▶ **Text under study**
◇ ◇ ◇ ◇ ◇ ◇ ◇
Also, it turned out to be a Sunday, the day before Memorial Day. On a road trip like this, you get less aware of time, especially days of the week and certainly holidays, which I never pay attention to anyway. But it meant that a lot of people were hitting the Park on this day.

“Weekenders,” I sniffily dismissed them in my mind. “Get out of my Park!”

But there they were, and they had all signed up for the guided tours, something else I hadn’t gotten a reservation for beforehand. We stood in line at the ticket counter and finally approached the desk, where the lady showed us the screen saying that everything was full today and tomorrow.

As we stood there, a new window popped open on her screen: four spaces had opened up on a tour that was scheduled in two hours. The lady got excited and we snapped up two of them. Excellent timing! All the people ahead of and behind us were out of luck.

Remnants of a fire that swept through the Park.

We drove to the fee station and the actual entrance to the Park, where a sign in the ranger’s booth said “CAMPGROUND FULL”. I was shocked and asked him about it.

“Oh they’ve been full since Friday,” he said. There would be no camping for us tonight.

He gave me directions to an alternative campground outside the Park but I wasn’t following them. Our one experience with Bureau of Land Management camping hadn’t gone well at Joshua Tree National Park and I wasn’t interested.

But it was here that the diabetic trouble began. I had no backup plan and I didn’t want to stay in a motel. Camping is fun, even if Masayo finds it a bit of a drag, and we have done almost none of it on this trip. So there goes that little bit of fun. And the website had lied to me. As had my guidebook. And that ranger in the visitor center who didn’t know how the campground worked – what the hell?

We continued on to a picnic area for lunch but I was annoyed and didn’t feel like eating. We got our wifi out and I found a motel in the nearby town of Cortez, reserving the first one in the list without reading anything about it. And I barely ate: a small sandwich, a protein bar, and carrots.
◇ ◇ ◇ ◇ ◇ ◇ ◇
Saved entries:
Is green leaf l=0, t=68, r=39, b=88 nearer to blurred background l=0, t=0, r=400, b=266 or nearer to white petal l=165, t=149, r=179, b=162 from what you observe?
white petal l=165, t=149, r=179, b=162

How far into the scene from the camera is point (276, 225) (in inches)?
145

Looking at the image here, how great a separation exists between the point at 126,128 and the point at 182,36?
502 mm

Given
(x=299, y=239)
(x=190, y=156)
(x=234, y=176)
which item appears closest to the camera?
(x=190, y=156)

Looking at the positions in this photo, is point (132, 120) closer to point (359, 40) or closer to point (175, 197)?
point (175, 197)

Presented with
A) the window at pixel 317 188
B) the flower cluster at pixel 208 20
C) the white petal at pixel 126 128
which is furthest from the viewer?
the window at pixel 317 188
◇ ◇ ◇ ◇ ◇ ◇ ◇
▶ **Using the information**
1. Please condense the paragraph of the road trip account beginning "As we stood there, a new window popped open" into two short sentences, keeping its main facts.
2. In the road trip account, what did the sign in the ranger's booth say?
3. Carry on the road trip account from its last sentence, in the same first-person voice.

▶ **Answers to this exercise**
1. While they waited at the desk, four spaces opened on a tour scheduled in two hours, and they grabbed two of them. Everyone else in line missed out.

2. "CAMPGROUND FULL"

3.
I felt a little better after eating but when the tour began my blood sugar was right around 300. We were going to be hiking some so I left it alone, but the heat and the highness made me nervous. Is exercise really such a good idea?

It turns out that the strenuousness of the tour had been vastly overstated by the Park: you walk down some steps and climb up a tiny ladder, then it’s just sitting and listening to the ranger.

“Hey guys, let’s build our village here!”

Ours was called Ranger Jackie, and she gave an interesting overview of how the cliff dwellings were created, when, by whom, and how they’d been found and turned into a National Park. She was happy to take endless questions from our group of about 40 people, and we did take advantage. Ranger Jackie was personable and knew her Mesa Verde cliff dwellings.

Ranger Jackie.

After the hour-long tour I checked to see how things had gone: still around 300. Sigh. Getting angry at the campsite situation wasn’t helping. And what could I do about it anyway? It was what it was. I took some insulin and ate a protein bar.

After the tour Masayo and I got in the car and saw the informative scenic loop by automobile as the late afternoon sun elongated the shadows and started turning the tops of things orange. On the loop you keep parking and doing short hikes to various archeological sites – either structures like cliff dwellings from the 1200s or the remains of pithouses from the 800s, which had been dug out and had protective metal buildings erected overhead.

With that, we felt we had done pretty well seeing what Mesa Verde National Park is all about. For me, it’s about the way that humans built some uncanny and interconnected homes in the sides of cliffs, and how that which may seem impossible isn’t, if people believe enough to put the work in.

Peek carefully inside one of the windows and you can see original decorative wall art from centuries ago.

Human history in a stunning natural setting – that’s Mesa Verde. And I guess I have to begrudgingly thank the Park for throwing a monkey wrench into my camping plans, demonstrating that getting frustrated isn’t worth it. Parks are supposed to relax and instruct you, and in its many ways Mesa Verde did just that.